Изменить размер шрифта - +
Ему же было поручено привести в порядок хозяйственную часть Академии, находившуюся в хаотическом состоянии.

— Я встречалась с графом в Германии. Он был очень горд организацией нескольких экспедиций для изучения быта в жизни народов России.

— В этом действительно была его немалая заслуга, как и в отправке в прошлом году трех экспедиций для астрономических наблюдений. Но, боюсь, по хозяйственной части дела не только не улучшились, но пришли в полнейший упадок. Вы правы, что хотите начать именно с этого конца. Академия должна иметь отличное хозяйство.

— А ученые — условия для своей деятельности. Ведь это они постоянно жаловались на администрацию.

— К сожалению, у меня не хватало времени вникать в их раздоры.

— Ваше величество, я хочу вернуть ученым должное уважение к их талантам и поэтому прошу вашего разрешения, чтобы в первом собрании меня представил патриарх нашей Академии профессор Эйлер.

— Эйлер-отец? Но он же совершенно слеп.

— Слепота не убавляет ни его выдающихся талантов, ни удивительной трудоспособности. А то, каким образом великий математик лишился зрения, может служить образцом преданности науке.

— Это были какие-то особенные обстоятельства?

— О да, ваше величество. И даже рискуя наскучить вам, я не могу о них не рассказать. Это знает вся Европа. И сам великий Фергюссон просил меня передать выражение величайшего своего почтения Эйлеру-старшему. А ведь вы, ваше величество, имеете на своей службе целых три поколения этого замечательного семейства.

— Правда? Я стеснена временем, но пока куафер заканчивает прическу, я буду рада выслушать ваш рассказ. Мне и в самом деле нужно больше знать о моей Академии.

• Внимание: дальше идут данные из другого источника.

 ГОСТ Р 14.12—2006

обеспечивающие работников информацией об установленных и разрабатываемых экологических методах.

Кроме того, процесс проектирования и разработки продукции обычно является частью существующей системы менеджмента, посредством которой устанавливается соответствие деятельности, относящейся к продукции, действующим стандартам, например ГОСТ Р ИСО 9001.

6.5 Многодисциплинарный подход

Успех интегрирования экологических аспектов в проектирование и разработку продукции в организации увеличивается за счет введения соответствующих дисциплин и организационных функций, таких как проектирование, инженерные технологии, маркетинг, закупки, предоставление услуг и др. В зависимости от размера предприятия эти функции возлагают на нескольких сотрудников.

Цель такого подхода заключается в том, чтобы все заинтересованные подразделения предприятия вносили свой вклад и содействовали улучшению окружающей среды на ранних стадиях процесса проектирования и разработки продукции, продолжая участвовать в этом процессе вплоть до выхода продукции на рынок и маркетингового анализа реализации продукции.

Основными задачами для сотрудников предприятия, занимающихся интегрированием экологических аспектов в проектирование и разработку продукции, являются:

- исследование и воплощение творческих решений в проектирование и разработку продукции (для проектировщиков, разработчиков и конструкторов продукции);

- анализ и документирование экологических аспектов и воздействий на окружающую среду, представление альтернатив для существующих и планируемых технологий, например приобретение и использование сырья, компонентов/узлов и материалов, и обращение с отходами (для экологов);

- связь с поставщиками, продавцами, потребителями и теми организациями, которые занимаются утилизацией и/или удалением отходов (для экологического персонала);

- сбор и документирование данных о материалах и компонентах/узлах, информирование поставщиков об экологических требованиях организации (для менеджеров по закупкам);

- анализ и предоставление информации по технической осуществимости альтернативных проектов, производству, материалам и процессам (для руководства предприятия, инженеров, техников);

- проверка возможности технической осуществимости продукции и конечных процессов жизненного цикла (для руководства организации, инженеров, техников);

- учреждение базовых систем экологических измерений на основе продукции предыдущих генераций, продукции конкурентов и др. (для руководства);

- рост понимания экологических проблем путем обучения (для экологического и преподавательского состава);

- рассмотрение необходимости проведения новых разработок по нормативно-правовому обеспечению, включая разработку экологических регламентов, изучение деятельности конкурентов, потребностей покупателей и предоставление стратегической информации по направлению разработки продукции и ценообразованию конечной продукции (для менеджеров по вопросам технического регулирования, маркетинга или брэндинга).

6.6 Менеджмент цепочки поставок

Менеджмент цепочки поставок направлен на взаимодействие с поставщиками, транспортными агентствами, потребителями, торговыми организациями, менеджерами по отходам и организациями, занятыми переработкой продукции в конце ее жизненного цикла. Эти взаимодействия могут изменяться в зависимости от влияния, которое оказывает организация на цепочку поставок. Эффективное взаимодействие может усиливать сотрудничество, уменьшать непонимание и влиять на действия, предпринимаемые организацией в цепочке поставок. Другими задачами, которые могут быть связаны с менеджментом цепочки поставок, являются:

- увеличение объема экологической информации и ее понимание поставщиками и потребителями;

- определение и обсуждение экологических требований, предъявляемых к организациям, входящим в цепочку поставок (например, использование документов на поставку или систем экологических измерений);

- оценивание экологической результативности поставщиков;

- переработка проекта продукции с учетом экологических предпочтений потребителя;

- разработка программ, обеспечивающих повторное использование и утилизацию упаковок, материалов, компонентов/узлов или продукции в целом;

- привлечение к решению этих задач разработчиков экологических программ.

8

— Господин профессор приехал в Россию в день смерти государыни Екатерины Первой, последовав за своими друзьями и соучениками, сыновьями прославленного математика Якова Бернулли. Он занял место профессора физики, стал академиком и в конце концов пал жертвой собственной добросовестности. По просьбе Академии он в три дня выполнил сложнейшую работу, которая требовала нескольких месяцев занятий. Все кончилось жесточайшей нервной горячкой и потерей правого глаза.

— Бог мой! Была ли нужда в таком усердии?

— Это характер профессора, ваше величество. Он не умел поступить иначе, и притом ему еще не было тридцати лет.

— Но потом он уехал в Берлин. Значит, обида была слишком глубока.

— О нет, ваше величество, это был вынужденный отъезд. Господин Эйлер не хотел покидать России. Речь шла о лучших условиях для исследований. В Россию же он продолжал присылать свои труды для публикации в академических мемуарах, пока не получил приглашение вашего величества вернуться в Петербург, что он и сделал с величайшим удовольствием в тысяча семьсот шестьдесят шестом году.

— Мы тогда еще подарили ему дом в Петербурге.

— Да, превосходный дом. Но господину профессору не повезло. Почти сразу по приезде он тяжело заболел и лишился второго глаза из-за быстро развившейся катаракты.

— Потом, кажется, его дом сгорел.

— Да, в семьсот семьдесят третьем году, но даже это несчастье не помешало научным занятиям профессора. Он продолжал их с неизменным успехом, согласился на операцию глаза, перенес ее, но из-за неизменного своего научного рвения слишком рано принялся за чтение и теперь уже потерял зрение навсегда. Это ли не пример бескорыстного и беззаветного служения науке!

— Вы вызвали у меня слезы, княгиня. Неужели Эйлер по-прежнему продолжает работать? Но как?

— Он диктует свои труды своим помощникам, профессорам Крафту и Лекселю, и собственному внуку, вернее — мужу своей внучки. Кстати, все его помощники представляют из себя знаменитых ученых.